§ **Task to complete**
Retype each record shown below, leaving every character as it is.

§ **Data shown**

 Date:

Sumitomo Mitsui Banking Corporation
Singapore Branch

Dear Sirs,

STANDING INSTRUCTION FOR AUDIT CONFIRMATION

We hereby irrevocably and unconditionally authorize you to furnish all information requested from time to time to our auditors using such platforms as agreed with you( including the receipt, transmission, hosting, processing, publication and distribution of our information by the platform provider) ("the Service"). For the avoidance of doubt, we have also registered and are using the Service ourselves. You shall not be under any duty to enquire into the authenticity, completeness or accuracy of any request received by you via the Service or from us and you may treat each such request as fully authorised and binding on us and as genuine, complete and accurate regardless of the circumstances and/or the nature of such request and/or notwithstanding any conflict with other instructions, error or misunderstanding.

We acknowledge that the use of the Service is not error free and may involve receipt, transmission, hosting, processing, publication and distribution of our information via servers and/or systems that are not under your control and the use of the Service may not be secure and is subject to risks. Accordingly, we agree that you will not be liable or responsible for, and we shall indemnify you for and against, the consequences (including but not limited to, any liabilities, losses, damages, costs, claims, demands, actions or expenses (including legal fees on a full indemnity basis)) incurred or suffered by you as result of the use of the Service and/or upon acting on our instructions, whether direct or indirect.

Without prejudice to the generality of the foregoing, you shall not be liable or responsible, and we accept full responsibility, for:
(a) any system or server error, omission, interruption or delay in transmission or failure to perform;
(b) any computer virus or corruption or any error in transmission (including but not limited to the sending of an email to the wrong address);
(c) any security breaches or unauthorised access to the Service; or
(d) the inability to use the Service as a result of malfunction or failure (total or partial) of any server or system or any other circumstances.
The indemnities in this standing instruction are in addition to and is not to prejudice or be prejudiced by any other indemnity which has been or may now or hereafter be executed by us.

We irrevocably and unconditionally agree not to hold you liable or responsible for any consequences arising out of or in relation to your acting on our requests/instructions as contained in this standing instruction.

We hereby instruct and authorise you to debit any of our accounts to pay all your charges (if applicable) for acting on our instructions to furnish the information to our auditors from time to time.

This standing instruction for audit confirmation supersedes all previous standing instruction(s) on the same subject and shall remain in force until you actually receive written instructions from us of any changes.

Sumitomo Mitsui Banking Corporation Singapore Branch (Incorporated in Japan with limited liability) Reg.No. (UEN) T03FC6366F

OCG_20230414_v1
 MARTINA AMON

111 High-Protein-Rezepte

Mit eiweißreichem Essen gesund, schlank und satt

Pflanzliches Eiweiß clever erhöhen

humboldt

§ **Exercise solution**
 Date:

Sumitomo Mitsui Banking Corporation
Singapore Branch

Dear Sirs,

STANDING INSTRUCTION FOR AUDIT CONFIRMATION

We hereby irrevocably and unconditionally authorize you to furnish all information requested from time to time to our auditors using such platforms as agreed with you( including the receipt, transmission, hosting, processing, publication and distribution of our information by the platform provider) ("the Service"). For the avoidance of doubt, we have also registered and are using the Service ourselves. You shall not be under any duty to enquire into the authenticity, completeness or accuracy of any request received by you via the Service or from us and you may treat each such request as fully authorised and binding on us and as genuine, complete and accurate regardless of the circumstances and/or the nature of such request and/or notwithstanding any conflict with other instructions, error or misunderstanding.

We acknowledge that the use of the Service is not error free and may involve receipt, transmission, hosting, processing, publication and distribution of our information via servers and/or systems that are not under your control and the use of the Service may not be secure and is subject to risks. Accordingly, we agree that you will not be liable or responsible for, and we shall indemnify you for and against, the consequences (including but not limited to, any liabilities, losses, damages, costs, claims, demands, actions or expenses (including legal fees on a full indemnity basis)) incurred or suffered by you as result of the use of the Service and/or upon acting on our instructions, whether direct or indirect.

Without prejudice to the generality of the foregoing, you shall not be liable or responsible, and we accept full responsibility, for:
(a) any system or server error, omission, interruption or delay in transmission or failure to perform;
(b) any computer virus or corruption or any error in transmission (including but not limited to the sending of an email to the wrong address);
(c) any security breaches or unauthorised access to the Service; or
(d) the inability to use the Service as a result of malfunction or failure (total or partial) of any server or system or any other circumstances.
The indemnities in this standing instruction are in addition to and is not to prejudice or be prejudiced by any other indemnity which has been or may now or hereafter be executed by us.

We irrevocably and unconditionally agree not to hold you liable or responsible for any consequences arising out of or in relation to your acting on our requests/instructions as contained in this standing instruction.

We hereby instruct and authorise you to debit any of our accounts to pay all your charges (if applicable) for acting on our instructions to furnish the information to our auditors from time to time.

This standing instruction for audit confirmation supersedes all previous standing instruction(s) on the same subject and shall remain in force until you actually receive written instructions from us of any changes.

Sumitomo Mitsui Banking Corporation Singapore Branch (Incorporated in Japan with limited liability) Reg.No. (UEN) T03FC6366F

OCG_20230414_v1
 MARTINA AMON

111 High-Protein-Rezepte

Mit eiweißreichem Essen gesund, schlank und satt

Pflanzliches Eiweiß clever erhöhen

humboldt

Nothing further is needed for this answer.